Task item>
The reply should consist solely of the lines from the one that holds "kana コンビワンピース Kana" through the last line of the material, reproduced exactly; no pictures belong in it.

******

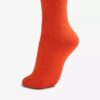 Chaussettes mi-longues unies pour femme, couleur orange Chaussettes mi-longues unies pour femme, couleur orange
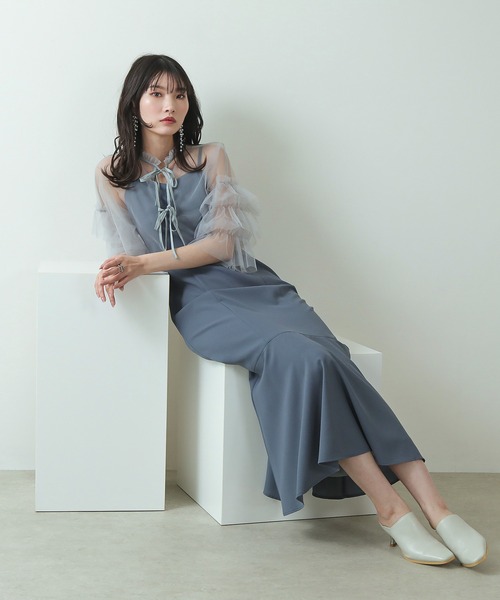 kana コンビワンピース Kana 「Kana」 コンビワンピース M ブラウン レディース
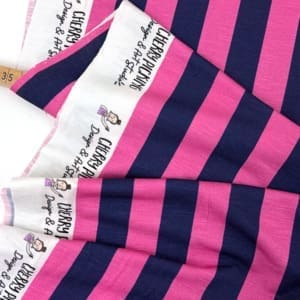 Swafing cherrypicking jersey happy stripes 1000stoff navy pink d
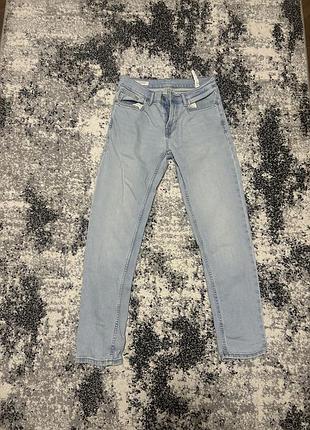 Джинси чоловічі zara slim fit блакитні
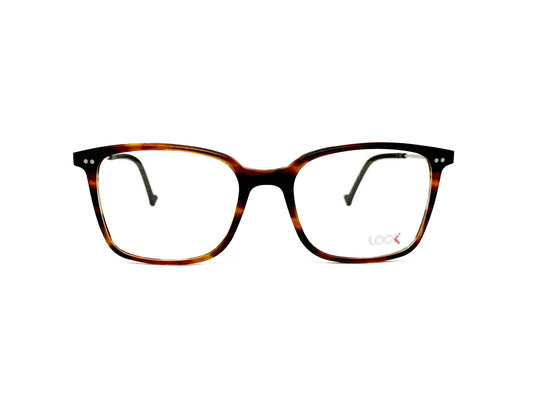 Look square acetate optical frame. Model: 4513 . Color: C3- Tortoise. Front view. 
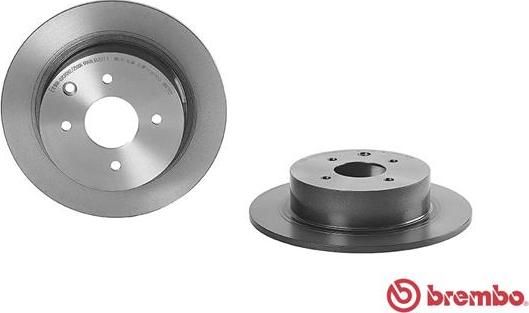 Brembo 08.A715.21 - Спирачен диск vvparts.bg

******

Solution to this exercise>
 kana コンビワンピース Kana 「Kana」 コンビワンピース M ブラウン レディース
 Swafing cherrypicking jersey happy stripes 1000stoff navy pink d
 Джинси чоловічі zara slim fit блакитні
 Look square acetate optical frame. Model: 4513 . Color: C3- Tortoise. Front view. 
 Brembo 08.A715.21 - Спирачен диск vvparts.bg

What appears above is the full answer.